There are 6 steps to use when children’s fighting escalates. For more information, read Becky Bailey’s wonderful book Conscious Discipline.
Ryan hits Jacob.
Step 1: Attend to Jacob first (see the article “Assertiveness or Bullyproofing Your Child”) but then focus on Ryan.
Step 2: Say what you think the child wanted. “You wanted Jacob to look at you”. Ryan may have hit Jacob but you are trying to find what Ryan’s real need was. Assume Ryan’s intent was positive- even though that might be hard to do.
Step 3: Describe the child’s actions. “You wanted Jacob to look at you so you took your fist and hit him on the top of his head”. This builds self-awareness in Ryan.
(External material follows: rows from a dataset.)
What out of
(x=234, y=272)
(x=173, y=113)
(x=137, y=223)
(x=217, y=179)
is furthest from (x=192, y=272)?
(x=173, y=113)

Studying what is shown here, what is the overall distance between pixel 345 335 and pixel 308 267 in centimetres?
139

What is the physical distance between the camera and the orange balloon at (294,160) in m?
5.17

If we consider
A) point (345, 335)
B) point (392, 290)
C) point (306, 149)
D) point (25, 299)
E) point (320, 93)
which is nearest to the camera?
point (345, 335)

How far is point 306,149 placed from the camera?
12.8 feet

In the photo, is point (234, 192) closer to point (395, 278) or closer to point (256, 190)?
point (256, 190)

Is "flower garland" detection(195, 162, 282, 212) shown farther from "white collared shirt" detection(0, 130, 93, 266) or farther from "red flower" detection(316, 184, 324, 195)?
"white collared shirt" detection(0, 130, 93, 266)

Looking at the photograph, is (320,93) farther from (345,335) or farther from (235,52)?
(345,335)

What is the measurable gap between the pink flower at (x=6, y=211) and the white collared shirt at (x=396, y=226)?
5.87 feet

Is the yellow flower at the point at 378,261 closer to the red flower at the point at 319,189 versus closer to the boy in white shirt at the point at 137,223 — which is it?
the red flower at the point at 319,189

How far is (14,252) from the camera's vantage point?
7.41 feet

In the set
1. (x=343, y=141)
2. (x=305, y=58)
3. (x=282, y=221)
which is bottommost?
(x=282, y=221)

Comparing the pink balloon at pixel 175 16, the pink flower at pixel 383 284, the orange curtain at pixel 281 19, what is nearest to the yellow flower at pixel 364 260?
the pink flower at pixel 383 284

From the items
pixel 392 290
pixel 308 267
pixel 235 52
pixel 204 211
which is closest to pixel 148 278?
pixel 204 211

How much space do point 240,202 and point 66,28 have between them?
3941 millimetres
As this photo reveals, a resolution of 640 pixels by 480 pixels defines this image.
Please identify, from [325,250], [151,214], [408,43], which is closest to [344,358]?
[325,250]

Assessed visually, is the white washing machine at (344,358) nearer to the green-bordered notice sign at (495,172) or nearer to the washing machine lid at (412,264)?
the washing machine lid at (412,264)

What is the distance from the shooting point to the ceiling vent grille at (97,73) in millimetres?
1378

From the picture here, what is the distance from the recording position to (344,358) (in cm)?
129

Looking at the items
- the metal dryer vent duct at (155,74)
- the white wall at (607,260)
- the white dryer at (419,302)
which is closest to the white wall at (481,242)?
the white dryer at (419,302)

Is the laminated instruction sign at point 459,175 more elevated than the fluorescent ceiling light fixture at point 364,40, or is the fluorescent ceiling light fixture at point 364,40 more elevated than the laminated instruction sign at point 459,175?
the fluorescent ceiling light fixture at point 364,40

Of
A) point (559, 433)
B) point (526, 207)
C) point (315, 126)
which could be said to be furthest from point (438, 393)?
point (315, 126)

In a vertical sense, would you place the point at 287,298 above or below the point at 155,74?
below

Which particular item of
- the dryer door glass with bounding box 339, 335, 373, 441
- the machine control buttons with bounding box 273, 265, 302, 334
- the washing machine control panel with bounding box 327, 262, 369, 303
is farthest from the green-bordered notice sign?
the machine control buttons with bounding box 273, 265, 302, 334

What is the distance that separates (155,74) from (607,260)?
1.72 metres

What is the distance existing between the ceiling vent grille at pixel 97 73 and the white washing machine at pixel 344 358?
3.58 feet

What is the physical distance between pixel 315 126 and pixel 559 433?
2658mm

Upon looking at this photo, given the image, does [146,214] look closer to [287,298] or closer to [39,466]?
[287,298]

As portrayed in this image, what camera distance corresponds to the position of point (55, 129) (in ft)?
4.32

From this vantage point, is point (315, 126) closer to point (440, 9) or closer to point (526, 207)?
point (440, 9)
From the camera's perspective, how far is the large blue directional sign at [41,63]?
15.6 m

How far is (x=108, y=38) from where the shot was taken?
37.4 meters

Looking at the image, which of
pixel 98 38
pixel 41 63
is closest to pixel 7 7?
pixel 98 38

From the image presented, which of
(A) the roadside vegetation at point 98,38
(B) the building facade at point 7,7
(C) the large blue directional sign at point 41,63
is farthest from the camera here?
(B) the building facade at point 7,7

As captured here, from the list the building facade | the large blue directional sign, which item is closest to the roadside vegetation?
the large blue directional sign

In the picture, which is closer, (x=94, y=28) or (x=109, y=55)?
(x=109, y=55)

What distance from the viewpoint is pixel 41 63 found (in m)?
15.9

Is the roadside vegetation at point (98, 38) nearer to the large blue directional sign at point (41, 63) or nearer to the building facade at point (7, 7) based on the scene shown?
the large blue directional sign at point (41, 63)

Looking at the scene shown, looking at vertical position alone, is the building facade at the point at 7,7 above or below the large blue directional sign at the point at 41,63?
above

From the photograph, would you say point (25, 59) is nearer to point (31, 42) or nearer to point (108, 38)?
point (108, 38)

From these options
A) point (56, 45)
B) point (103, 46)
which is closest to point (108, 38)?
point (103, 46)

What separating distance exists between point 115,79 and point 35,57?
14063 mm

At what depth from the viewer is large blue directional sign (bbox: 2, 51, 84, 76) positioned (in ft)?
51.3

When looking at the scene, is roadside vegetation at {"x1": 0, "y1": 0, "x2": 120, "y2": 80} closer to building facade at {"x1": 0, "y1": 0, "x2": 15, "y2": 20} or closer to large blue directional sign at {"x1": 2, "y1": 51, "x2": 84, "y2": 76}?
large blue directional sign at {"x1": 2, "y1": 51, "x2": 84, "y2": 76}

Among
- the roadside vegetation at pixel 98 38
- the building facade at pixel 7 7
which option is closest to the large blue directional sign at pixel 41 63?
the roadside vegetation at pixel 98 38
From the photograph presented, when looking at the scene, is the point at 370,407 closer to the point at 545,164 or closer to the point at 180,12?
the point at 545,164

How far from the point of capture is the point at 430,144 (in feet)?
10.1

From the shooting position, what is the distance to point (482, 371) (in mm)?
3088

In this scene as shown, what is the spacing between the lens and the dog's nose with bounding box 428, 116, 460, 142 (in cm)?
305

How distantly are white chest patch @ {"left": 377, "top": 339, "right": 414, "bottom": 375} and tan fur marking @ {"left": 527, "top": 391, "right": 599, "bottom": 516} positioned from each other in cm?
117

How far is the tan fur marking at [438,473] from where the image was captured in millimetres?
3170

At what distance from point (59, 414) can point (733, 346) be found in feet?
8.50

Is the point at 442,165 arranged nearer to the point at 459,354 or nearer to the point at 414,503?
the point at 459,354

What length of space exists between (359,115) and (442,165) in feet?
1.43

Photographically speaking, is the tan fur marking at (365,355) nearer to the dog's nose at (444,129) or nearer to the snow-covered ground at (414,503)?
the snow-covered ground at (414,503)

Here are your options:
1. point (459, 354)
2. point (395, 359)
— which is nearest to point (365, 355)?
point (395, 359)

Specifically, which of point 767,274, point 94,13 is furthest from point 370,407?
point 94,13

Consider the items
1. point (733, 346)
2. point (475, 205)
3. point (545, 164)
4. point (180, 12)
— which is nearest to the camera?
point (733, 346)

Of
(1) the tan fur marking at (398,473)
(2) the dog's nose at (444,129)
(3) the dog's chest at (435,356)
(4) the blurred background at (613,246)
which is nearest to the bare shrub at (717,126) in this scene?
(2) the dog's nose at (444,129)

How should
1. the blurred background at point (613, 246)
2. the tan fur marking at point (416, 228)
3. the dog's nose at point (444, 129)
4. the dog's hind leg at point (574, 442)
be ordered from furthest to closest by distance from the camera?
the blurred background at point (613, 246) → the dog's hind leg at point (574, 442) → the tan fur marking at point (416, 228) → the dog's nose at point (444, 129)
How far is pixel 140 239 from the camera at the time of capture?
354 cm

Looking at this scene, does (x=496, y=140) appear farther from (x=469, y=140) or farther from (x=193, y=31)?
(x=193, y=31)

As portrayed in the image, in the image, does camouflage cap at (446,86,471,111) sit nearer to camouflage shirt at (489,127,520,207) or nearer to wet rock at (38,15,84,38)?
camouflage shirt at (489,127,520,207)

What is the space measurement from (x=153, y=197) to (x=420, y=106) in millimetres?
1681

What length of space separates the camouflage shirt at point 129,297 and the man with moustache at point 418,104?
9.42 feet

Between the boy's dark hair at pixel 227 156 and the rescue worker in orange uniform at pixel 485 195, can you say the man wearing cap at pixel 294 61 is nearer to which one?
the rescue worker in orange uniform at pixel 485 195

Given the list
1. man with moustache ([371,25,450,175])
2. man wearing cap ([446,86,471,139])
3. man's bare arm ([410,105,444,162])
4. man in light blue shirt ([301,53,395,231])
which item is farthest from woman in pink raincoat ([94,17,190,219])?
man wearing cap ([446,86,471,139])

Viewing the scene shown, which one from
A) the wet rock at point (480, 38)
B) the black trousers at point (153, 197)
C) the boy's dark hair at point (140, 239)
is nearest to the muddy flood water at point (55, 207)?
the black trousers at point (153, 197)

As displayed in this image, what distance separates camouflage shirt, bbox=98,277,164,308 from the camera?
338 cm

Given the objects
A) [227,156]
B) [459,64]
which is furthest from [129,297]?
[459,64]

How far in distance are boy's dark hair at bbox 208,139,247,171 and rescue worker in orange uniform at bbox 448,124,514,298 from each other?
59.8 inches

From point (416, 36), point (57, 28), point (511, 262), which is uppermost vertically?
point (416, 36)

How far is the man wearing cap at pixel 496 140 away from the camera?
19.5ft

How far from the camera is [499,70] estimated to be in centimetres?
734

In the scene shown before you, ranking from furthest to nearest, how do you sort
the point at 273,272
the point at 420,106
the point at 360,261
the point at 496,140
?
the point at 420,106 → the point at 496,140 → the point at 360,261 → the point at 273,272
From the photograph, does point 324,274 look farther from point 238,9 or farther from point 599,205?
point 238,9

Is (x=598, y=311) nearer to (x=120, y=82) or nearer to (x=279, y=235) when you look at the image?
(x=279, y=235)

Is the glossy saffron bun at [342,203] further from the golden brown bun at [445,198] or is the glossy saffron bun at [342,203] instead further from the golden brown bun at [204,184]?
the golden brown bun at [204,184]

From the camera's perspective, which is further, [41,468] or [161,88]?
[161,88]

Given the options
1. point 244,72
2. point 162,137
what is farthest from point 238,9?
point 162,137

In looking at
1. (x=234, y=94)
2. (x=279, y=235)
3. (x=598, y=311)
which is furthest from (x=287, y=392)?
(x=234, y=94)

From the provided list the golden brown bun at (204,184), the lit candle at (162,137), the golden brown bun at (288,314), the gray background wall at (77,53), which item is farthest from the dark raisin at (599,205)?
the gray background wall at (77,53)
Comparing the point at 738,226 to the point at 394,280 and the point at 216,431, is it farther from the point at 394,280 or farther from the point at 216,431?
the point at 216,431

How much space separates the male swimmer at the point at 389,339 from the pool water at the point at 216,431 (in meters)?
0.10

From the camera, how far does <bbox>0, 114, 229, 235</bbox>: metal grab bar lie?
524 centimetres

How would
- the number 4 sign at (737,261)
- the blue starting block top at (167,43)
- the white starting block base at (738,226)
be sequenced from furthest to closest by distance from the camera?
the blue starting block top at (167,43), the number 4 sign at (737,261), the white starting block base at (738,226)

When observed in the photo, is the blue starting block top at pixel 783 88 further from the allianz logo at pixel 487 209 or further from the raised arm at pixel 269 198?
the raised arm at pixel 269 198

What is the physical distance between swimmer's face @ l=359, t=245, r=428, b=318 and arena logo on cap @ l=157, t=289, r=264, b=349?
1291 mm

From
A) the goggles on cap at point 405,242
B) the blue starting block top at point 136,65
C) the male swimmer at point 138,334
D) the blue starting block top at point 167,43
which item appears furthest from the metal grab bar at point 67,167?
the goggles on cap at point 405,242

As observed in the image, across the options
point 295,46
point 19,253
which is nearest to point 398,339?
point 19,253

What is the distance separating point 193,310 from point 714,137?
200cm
Step 4: Assume positive intent. Say, “You didn’t know the words to use without being hurtful” instead of saying something like, “You are so mean.” So instead of judging Ryan as a person, you frame his hitting as a mistake. Assuming positive intent will make it more likely that Ryan cooperates with you.
Step 5: State the limit assertively but calmly. “You may not hit! Hitting hurts people”.
Step 6: Teach the child what you want him to do instead of hitting. “When you want someones attention, you can ask him to look at you. Try that right now.” Have Ryan say, ” Jacob, please look at me”.
Step 7: Afterwards, encourage Ryan for trying. “You did it! Jacob is looking at you”.
Bailey, B. (2000). Conscious discipline. Oviedo, FL: Loving Guidance.